## Prompt
Reproduce the whole forum excerpt below on the future of French, word for word.

If French dies, it is because French has killed itself. Languages exist to be practical mediums of communication between people. French may be dying - it may not be. What I know is that there are still 115 million speakers and many people learning French and it still exists as a very strong language (though I do see especially its being phased out in Quebec).

Maybe French will die. But the fact that we've all learned it means it won't die in our lifetimes, at least, for as long as a language has speakers it still has strength in the linguistic world.

Is English powerful? Is it potent? Yes, certainly - but that does not take from the potency of French because English cannot imitate French - French is French. 

So I'm trying to comment on 9 pages of discussion and all I can say is that a language exists to be a practical communication medium, and if it is phased out the language is to blame for its own impracticality. I don't however, see French dying and I definitely think that on a forum full of people trying to learn French from English one can practically claim that French doesn't have "pride" just because it has picked up some new vocabulary.


----------



## LauraSBH

Quote:   I will not be suprised if Spanish becomes the second official language of the USA.

## Information provided
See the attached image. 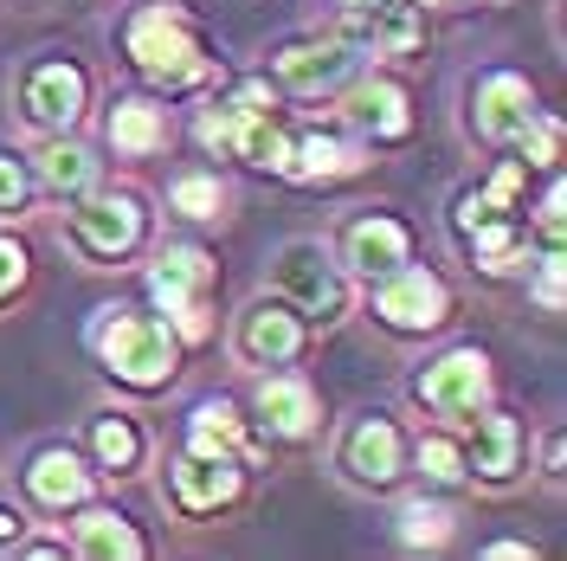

## Result for this task
If French dies, it is because French has killed itself. Languages exist to be practical mediums of communication between people. French may be dying - it may not be. What I know is that there are still 115 million speakers and many people learning French and it still exists as a very strong language (though I do see especially its being phased out in Quebec).

Maybe French will die. But the fact that we've all learned it means it won't die in our lifetimes, at least, for as long as a language has speakers it still has strength in the linguistic world.

Is English powerful? Is it potent? Yes, certainly - but that does not take from the potency of French because English cannot imitate French - French is French. 

So I'm trying to comment on 9 pages of discussion and all I can say is that a language exists to be a practical communication medium, and if it is phased out the language is to blame for its own impracticality. I don't however, see French dying and I definitely think that on a forum full of people trying to learn French from English one can practically claim that French doesn't have "pride" just because it has picked up some new vocabulary.


----------



## LauraSBH

Quote:   I will not be suprised if Spanish becomes the second official language of the USA.